* WHAT THE TASK ASKS
The reply should hold every line of the data below, unchanged, and none of the pictures.

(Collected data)
((

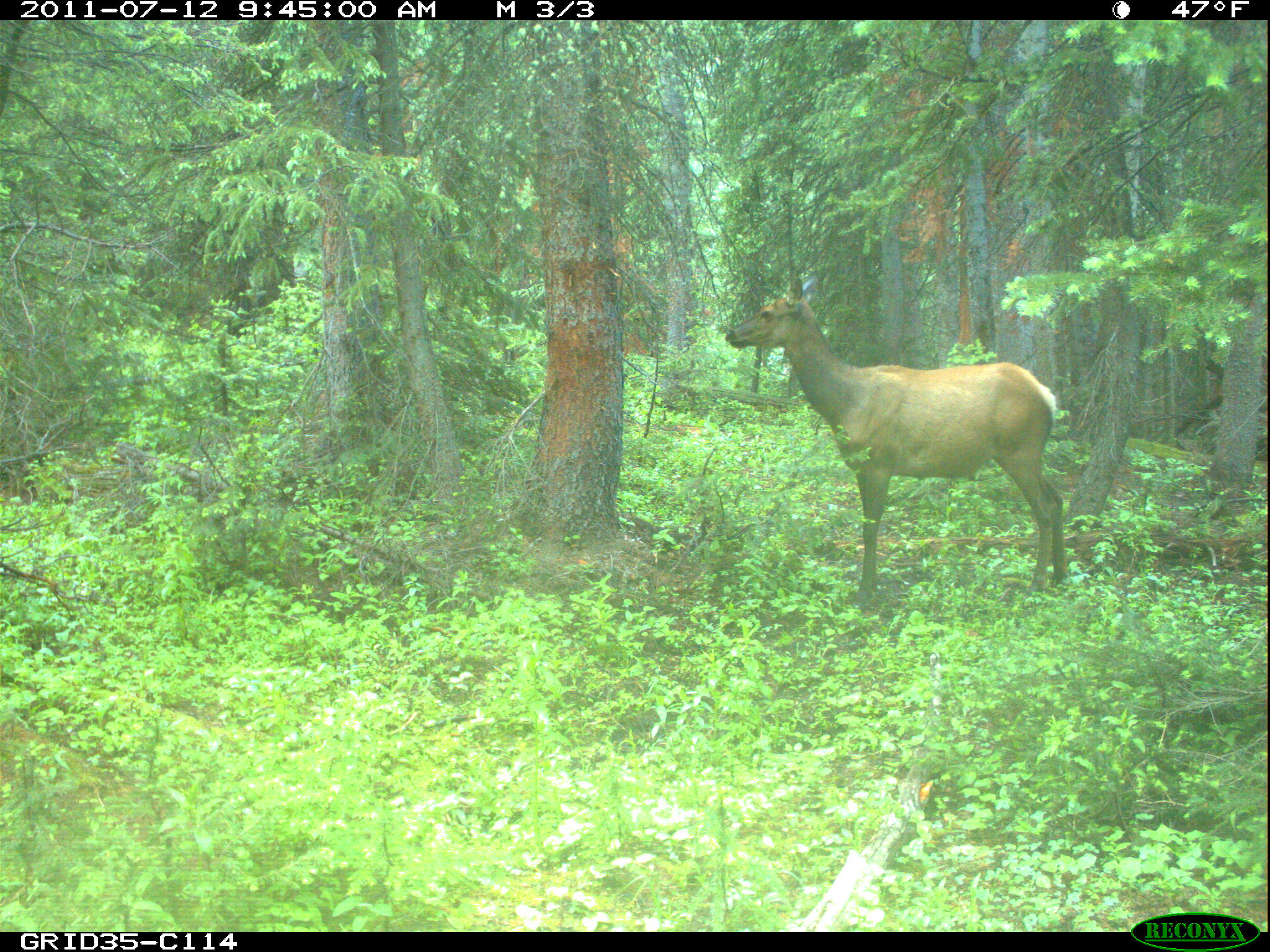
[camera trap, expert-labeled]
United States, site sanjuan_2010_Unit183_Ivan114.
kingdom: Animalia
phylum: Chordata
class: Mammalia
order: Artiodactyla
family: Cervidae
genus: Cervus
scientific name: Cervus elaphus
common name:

))

* EXERCISE SOLUTION
[camera trap, expert-labeled]
United States, site sanjuan_2010_Unit183_Ivan114.
kingdom: Animalia
phylum: Chordata
class: Mammalia
order: Artiodactyla
family: Cervidae
genus: Cervus
scientific name: Cervus elaphus
common name:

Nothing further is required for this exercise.